Crain’s Detroit Business

By Lindsay Vanhulle 

June 1, 2016

For Michigan to be a national leader in the development of self-driving cars, industry executives say, the state needs to both leverage its auto history and break down its silos.

A panel of industry leaders told attendees at the Detroit Regional Chamber Mackinac Policy Conference on Wednesday that Michigan needs to adopt a “connect-the-dots” strategy that can foster collaboration between technology startups and mature automakers.

“We’re sitting on top of the biggest cluster of automotive talent in the world. Most countries — in fact, I would argue no country — has the amount of automotive talent that we have in the tricounty area (in Southeast Michigan),” said Matt Simoncini, president and CEO of Southfield-based Lear Corp., who participated in a panel discussion about the convergence of the automotive and technology industries.

“We need to connect the dots.”

The future of mobility is a hot topic among policymakers at this year’s conference. Also Wednesday, Gov. Rick Snyder introduced a new branding campaign, Planet M, aimed at marketing Michigan as the American mobility center.

General Motors Co. President Dan Ammann told reporters the Detroit carmaker supports legislation recently introduced in the state Senate that would allow autonomous vehicles on Michigan roads for any reason, not only during testing. The package of bills also paves the way for creation of the American Center for Mobility at GM’s former Willow Run facility in Ypsilanti Township.

GM this year purchased San Francisco-based Cruise Automation, which develops autonomous vehicle technology, and has invested in ride-share service Lyft.

Ammann said that while Willow Run will provide the state an advantage when it comes to testing, GM’s preference is to test its driverless cars on actual roads — something the bill package sponsored by Sen. Mike Kowall, R-White Lake Township, would allow.

“There is a lot of work going on in parallel at different levels,” including state and federal governments, Ammann said. “There’s an opportunity to take some of the best thinking (to a national level). Michigan has a chance to be a leader at that.”

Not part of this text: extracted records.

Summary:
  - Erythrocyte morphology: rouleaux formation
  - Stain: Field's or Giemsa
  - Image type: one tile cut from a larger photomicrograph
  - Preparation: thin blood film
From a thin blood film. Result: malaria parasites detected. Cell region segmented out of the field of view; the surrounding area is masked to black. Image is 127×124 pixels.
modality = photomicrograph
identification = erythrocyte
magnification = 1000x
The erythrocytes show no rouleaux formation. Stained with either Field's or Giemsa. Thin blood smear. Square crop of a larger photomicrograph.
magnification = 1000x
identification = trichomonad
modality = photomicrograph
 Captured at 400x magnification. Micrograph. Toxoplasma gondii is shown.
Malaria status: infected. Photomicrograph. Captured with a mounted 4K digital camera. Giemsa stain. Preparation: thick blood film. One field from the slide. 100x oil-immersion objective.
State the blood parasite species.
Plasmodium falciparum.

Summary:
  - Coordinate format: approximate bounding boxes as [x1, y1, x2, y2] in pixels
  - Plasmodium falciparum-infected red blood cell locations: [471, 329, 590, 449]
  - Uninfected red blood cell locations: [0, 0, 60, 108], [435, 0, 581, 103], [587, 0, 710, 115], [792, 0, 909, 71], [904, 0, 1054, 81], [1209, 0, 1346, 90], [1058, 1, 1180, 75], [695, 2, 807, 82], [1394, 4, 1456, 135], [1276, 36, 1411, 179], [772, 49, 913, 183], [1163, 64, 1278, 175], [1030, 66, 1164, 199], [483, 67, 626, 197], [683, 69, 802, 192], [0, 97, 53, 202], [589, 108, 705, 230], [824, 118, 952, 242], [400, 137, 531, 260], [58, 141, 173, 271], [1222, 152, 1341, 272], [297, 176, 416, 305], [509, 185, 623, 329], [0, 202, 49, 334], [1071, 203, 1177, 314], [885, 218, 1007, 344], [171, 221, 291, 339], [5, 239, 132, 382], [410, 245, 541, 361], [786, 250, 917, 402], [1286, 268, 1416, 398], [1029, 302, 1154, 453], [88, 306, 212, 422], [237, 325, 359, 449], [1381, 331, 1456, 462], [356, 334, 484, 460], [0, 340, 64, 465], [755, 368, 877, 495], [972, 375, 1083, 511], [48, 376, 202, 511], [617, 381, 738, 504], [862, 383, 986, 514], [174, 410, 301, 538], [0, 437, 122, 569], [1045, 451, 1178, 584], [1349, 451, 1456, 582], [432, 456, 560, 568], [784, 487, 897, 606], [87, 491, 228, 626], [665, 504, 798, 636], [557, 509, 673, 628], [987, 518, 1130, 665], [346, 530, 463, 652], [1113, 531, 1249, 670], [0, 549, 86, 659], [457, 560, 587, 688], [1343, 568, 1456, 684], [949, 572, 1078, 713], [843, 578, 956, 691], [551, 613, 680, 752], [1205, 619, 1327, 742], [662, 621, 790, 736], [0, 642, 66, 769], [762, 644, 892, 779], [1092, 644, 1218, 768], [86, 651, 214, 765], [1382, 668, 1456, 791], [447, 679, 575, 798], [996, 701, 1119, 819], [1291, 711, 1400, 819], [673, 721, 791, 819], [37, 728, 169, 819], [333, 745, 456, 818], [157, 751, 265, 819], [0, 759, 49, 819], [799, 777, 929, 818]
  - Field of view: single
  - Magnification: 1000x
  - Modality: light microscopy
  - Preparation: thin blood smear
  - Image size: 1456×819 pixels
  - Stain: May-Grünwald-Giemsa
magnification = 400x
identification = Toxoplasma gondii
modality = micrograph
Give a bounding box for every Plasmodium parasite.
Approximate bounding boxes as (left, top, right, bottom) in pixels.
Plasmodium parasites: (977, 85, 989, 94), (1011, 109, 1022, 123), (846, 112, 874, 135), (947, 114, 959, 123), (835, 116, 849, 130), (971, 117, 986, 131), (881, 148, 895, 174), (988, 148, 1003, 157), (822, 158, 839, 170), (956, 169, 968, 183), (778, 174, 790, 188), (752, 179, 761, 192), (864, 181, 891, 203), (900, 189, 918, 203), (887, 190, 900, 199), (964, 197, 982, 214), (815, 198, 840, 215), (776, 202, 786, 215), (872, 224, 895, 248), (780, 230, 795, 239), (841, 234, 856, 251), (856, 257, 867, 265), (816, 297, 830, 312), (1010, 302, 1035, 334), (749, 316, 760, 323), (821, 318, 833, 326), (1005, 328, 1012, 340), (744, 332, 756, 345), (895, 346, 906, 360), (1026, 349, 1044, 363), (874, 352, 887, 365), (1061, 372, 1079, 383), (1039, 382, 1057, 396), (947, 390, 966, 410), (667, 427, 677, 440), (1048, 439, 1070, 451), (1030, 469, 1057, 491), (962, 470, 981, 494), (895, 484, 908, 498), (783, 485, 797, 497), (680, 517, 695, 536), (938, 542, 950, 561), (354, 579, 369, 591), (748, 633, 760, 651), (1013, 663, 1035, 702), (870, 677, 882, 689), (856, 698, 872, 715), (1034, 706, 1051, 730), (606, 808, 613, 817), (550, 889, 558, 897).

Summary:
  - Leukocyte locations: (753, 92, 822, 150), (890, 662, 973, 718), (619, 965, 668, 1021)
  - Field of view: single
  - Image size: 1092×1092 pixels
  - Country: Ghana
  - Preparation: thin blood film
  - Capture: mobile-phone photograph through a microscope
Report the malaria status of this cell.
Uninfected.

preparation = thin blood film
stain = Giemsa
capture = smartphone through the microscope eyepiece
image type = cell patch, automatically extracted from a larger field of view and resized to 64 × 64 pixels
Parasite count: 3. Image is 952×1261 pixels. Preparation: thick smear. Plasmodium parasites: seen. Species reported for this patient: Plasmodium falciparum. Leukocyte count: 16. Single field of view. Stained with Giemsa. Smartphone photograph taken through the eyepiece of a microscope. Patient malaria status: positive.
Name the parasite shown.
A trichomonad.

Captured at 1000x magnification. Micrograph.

That kind of collaboration will be required, not only among government agencies, said U.S. Sen. Gary Peters, D-Bloomfield Township, who participated in the panel discussion. Vehicles and infrastructure need to communicate, Peters said, as do automakers that historically have developed their own test tracks. They now could benefit from sharing use of Mcity, a 32-acre test site at the University of Michigan, Peters said.

The federal government also likely will work with states to fund sensors that would be installed on transportation infrastructure to communicate with connected vehicles, Peters told reporters Wednesday during a news conference to announce the Planet M campaign.

Ford Motor Co.‘s decision to open a research facility in Silicon Valley inspired plans to redesign the automaker’s Dearborn headquarters campus over the next decade, said Ken Washington, the company’s vice president of research and advanced engineering and a panelist.

Washington attributed the headquarters project to “getting out of the automotive silo.”

Doing that, though, will be one of the industry’s challenges, said Ted Serbinski, managing director of the Techstars Mobility startup accelerator and a panelist. Automakers are located miles from one another, he added, the result of an entrenched auto culture that is protective of research and development.

In Silicon Valley, Serbinski said, the tech startup culture breeds “cross-pollination.”

“We have the talent, we have all the engineering, we have the capacity,” he said. “What we don’t have is all this connected tissue connecting the dots.”